Mutazioni ed evoluzione.

Le ultime considerazioni ci portano a discutere il significato delle mutazioni nella vita delle popolazioni. Se a livello del singolo evento riconosciuto dall’alterazione di una capacità ereditaria si è portati a collegare alla mutazione un valore negativo, completamente diverso appare l’apprezzamento che se ne deve dare quando si entri in una visione a lungo termine, rivolta alla specie piuttosto che all’individuo.
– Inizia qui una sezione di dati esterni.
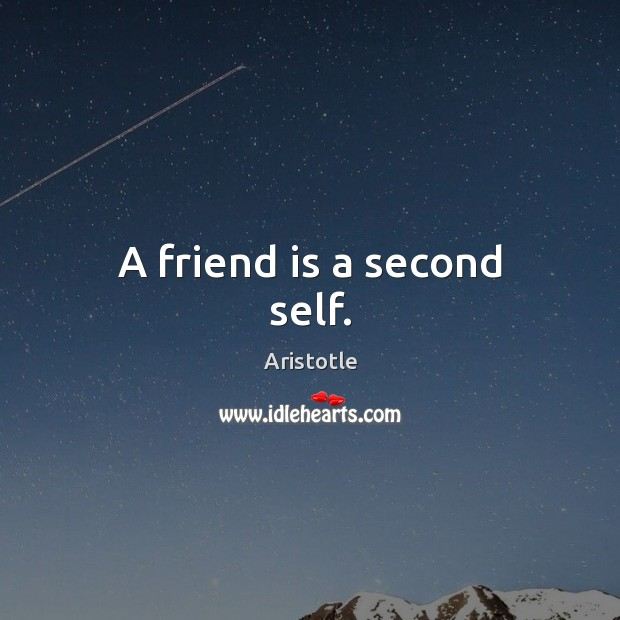 Image, A friend is a second self.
In tal senso si impone l’osservazione fondamentale che la mutazione dà origine alla variabilità genetica e cioè sta alla base di tutte le particolarità morfo-fisiologiche che rendono i membri di una popolazione variamente adattabili alle diverse condizioni ambientali e nel complesso conferiscono elasticità alla popolazione. La popolazione, quindi, potrà cambiare la sua composizione attraverso le generazioni in modo da corrispondere sempre al meglio alle esigenze di riprodursi e diffondersi, quali che siano le difficoltà imposte dalle modificazioni dell’ambiente. Per una specie coltivata, l’uomo si inserisce in questo quadro come uno dei fattori esterni più rilevanti: i suoi bisogni o i suoi gusti vanno infatti a sommarsi ai condizionamenti posti dagli elementi naturali nell’indirizzare l’evoluzione. Anzi, nel caso del mais, si nota che le scelte umane hanno influenzato l’attuale struttura della pianta al punto da renderne impossibile la sopravvivenza al di fuori dei campi coltivati. L’aspetto più evidente di questo processo è la perdita, rispetto ai progenitori, della capacità di disperdere i semi a maturità, che in natura costituisce un evidente vantaggio per l’espansione della specie, ma rappresenta un altrettanto chiaro inconveniente per l’uomo-raccoglitore. Alcuni dei caratteri primordiali della specie ricompaiono ancora in conseguenza di mutazioni che interessano la morfologia della spiga o dell’intera pianta.

 

Mutazioni e uomo.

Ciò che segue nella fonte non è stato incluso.